Kedua, Pandangantentang pendidikan nasional itu sendiri. Dalam pandangan filosofis


pendidikan nasional dipandang sebagai pranata sosila yang selalu berinteraksi dengan
kelembagaan sosial lainnya dalam masyarakat. Menurut John Dewey, filsafat pendidikan
merupakan suatu pembentukan kemampuan dasar yang fundamental, baik yang menyangkut
daya pikir (intelektual) maupun daya perasaan (emosional) menuju ke arah tabiat manusia,
maka filsafat juga diartikan sebagai teori umum pendidikan. Brubachen berpendapat bahwa
filsafat pendidikan adalah seperti menaruh sebuah kereta di depan seekor kuda dan filsafat
dipandang sebagai bunga, bukan sebagai akar tunggal pendidikan.

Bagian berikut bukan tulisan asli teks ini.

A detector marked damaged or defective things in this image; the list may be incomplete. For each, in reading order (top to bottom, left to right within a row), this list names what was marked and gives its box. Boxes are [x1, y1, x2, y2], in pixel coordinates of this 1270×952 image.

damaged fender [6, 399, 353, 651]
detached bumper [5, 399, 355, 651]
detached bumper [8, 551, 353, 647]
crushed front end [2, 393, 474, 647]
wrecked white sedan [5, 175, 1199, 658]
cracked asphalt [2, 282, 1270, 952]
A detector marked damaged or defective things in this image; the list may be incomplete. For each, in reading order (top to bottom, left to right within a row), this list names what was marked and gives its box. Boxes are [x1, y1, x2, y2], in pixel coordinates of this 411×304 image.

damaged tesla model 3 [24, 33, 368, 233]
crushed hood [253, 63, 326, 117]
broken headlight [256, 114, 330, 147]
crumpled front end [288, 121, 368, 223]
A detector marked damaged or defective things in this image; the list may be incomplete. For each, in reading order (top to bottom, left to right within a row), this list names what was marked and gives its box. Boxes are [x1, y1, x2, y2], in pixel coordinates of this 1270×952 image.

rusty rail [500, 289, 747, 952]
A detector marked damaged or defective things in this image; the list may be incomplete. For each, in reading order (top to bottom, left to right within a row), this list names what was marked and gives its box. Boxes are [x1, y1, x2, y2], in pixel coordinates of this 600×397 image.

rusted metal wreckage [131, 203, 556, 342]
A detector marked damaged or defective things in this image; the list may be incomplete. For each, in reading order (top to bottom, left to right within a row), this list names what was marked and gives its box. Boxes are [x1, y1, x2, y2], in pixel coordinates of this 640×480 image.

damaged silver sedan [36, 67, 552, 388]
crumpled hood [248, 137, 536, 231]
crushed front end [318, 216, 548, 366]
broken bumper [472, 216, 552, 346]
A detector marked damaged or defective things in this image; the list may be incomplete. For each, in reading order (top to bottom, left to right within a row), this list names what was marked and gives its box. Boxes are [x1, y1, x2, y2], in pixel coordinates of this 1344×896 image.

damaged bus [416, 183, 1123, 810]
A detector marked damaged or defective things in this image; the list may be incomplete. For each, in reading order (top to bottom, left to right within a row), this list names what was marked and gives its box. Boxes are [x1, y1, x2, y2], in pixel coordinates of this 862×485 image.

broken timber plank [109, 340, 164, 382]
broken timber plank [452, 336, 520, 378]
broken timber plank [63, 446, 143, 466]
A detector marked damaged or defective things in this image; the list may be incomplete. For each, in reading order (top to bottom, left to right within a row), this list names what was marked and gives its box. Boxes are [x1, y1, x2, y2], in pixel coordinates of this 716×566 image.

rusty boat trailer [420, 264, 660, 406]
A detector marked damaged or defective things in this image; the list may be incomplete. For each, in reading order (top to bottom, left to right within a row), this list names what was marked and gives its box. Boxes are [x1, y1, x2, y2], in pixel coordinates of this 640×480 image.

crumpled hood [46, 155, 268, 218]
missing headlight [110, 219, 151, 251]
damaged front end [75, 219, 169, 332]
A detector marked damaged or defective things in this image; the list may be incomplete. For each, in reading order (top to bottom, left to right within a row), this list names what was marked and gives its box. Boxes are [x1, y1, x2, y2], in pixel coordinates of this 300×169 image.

Filsafat pendidikan itu
berdiri secara bebas dengan memperoleh keuntungan karena memiliki kaitan dengan filsafat
umum, meskipun kaitan tersebut tidak penting, yang terjadi adalah suatu keterpaduan antara
pandangan filosofi dengan filsafat pendidikan, karena filsafat sering diartikan sebagai teori
pendidikan secara umum.

Pendidikan merupakan usaha sadar yang sengaja dan terencana untuk membantu
perkembangan potensi dan kemampuan anak agar bermanfat bagi kepentingan hidupnya
sebagai individu dan sebagai warga masyarakat. Pendidikan dipandang mempunyai peranan
yang besar dalam mencapai keberhasilan dalam perkembangan anak. Dalam sejarah
pendidikan dapat dijumpai berbagai pandangan atau teori mengenai perkembangan manusia
dan hasil pendidikan, seperti :

1. Empirisme, bahwa hasil pendidikan dan perkembangan itu bergantung pada pengalaman
yang diperoleh anak didik selama hidpnya. Pengalaman itu diperolehnya di luar dirinya
berdasarkan perangsang yang tersedia baginya, John Locke berpendapat bahwa anak yang
dilahirkan di dunia ini bagaikan kertas kosong atau sebagai meja berlapis lilin (tabula rasa)
yang belum ada tulisan diatasnya.

2. Nativisme, teori yang dianut oleh Schopenhauer yang berpendapat bahwa bayi lahir
dengan pembawan baik dan pembawan yang buruk. Dalam hubungannya dengan pendidikan,
ia berpendapat bahwa hasil akhir pendidikan dan perkembangan itu ditentukan oleh
pembawaan yang sudah diperolehnya sejak lahir. Aliran ini berpendapat bahwa pendidikan
tidak dapat menghasilkan tujuan yang diharapkan berhubungan dengan perkembangan anak
didik. Dengan kata lain aliran nativisme merupakan aliran Pesimisme dalam pendidikan,
berhasil tidaknya perkembangan anak tergantung pada tinggi rendahnya dan jenis
pembawaan yang dimilikinya.

3. Naturalisme, dipelopori oleh J.J Rousseau, ia berpendapat bahwa semua anak yang baru
lahir mempunyai pembawaan yang baik, tidak seorang anakpun lahir dengan pembawaan
buruk. Aliran ini berpendapat bahwa pendidik hanya wajib membiarkan pertumbuhan anak
didik saja dengan sendirinya, diserahkan saja selanjutnya kepada alam ( negativisme ).
Pendidikan tidak diperlukan, yang dilaksanakan adalah menyerahkan anak didik ke alam,
agar pembawaan yang baik tidak rusak oleh tangan manusia melalui proses pendidikan.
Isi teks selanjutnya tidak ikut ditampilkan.